Questions tagged [multivariate-polynomial]

A multivariate polynomial $p(x_1,\cdots,x_n)\in R[x]$ is a generalization of the one-variable version, namely a finite sum of terms of the form $x_1^{d_1}\cdot \ldots \cdot x_n^{d_n}$, where each $d_i\in \mathbb{N}^0$. We say the degree of this term is $\sum_i d_i$ and the degree of $p$ is the maximal degree of its terms. The notation is somewhat cumbersome; a system called index notation is usually used for the general case.

Over $\mathbb{R}$ and $\mathbb{C}$, multivariate polynomials are analytic, as one would expect, and multivariate polynomials can be differentiated formally over other fields as well.

Many, but interestingly not all, results about single-variable polynomials generalize to the multivariate case.

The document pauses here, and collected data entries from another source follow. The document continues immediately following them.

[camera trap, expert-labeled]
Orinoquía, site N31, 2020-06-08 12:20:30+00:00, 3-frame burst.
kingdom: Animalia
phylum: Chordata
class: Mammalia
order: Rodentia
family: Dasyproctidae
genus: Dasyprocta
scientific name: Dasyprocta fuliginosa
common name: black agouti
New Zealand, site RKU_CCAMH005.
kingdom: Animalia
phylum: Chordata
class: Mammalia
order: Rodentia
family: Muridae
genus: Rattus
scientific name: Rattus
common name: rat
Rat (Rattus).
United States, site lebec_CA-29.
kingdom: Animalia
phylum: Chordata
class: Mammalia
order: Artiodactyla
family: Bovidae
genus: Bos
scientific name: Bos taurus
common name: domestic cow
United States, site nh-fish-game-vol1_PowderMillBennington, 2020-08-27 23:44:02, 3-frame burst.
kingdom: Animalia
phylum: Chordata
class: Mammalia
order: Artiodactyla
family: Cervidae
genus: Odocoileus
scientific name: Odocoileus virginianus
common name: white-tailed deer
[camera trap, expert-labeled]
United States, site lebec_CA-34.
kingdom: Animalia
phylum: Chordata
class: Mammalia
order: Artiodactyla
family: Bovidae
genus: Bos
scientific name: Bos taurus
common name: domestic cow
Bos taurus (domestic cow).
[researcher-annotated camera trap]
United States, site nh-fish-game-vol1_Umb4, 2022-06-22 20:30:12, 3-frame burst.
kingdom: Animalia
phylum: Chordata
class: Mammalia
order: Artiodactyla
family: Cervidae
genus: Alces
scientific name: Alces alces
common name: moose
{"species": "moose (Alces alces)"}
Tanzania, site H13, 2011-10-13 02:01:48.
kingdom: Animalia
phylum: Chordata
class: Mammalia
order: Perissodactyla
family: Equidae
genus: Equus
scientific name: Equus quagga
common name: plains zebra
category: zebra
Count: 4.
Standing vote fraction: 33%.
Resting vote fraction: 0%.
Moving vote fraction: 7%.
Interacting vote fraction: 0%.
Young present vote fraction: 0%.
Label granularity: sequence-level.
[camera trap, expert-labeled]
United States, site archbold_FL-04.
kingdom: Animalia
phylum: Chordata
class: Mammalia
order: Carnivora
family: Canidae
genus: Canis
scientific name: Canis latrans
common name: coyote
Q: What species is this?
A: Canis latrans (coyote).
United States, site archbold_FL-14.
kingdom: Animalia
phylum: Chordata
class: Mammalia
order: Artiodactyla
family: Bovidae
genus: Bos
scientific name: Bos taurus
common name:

For instance, compare:

The Fundamental Theorem of Algebra: Every degree $d$ polynomial in $\mathbb{C}[x]$ has $d$ roots, counted with multiplicity.

Bezout's Theorem: (paraphrased from here) If $C,D$ are complex projective curves with no common components, then if $i(C\cap D,p)$ is the intersection multiplicity of $C$ and $D$ at $p$, we have $$ \sum_{p\in C\cap D} i(C\cap D,p)= \deg(C)\deg(D) $$The two theorems are similar if we extend our notions of where ($\mathbb{C}$ must be extended to the projective plane) and what (defining intersection multiplicity is slightly involved).

An interesting example where the analogous property of one-variable polynomials is from the 1969 Putnam exam:

$\mathbb{R}^2$ represents the usual plane $(x, y)$ with $-\infty<x,y<\infty$. $p: \mathbb{R}^2 \to \mathbb{R}$ is a polynomial with real coefficients. What are the possibilities for the image $p(\mathbb{R}^2)$?

For $a\in\mathbb{R}$, the usual images $\{\{a\},\mathbb{R},[a,\infty),(-\infty,a]\}$ are retained. However, two variable polynomials can have images of the form $(a,\infty)$ or $(-\infty,a)$, i.e. they do not attain a min/max value, such as $p(x,y)=x^2+y^2+(1-xy)^2$.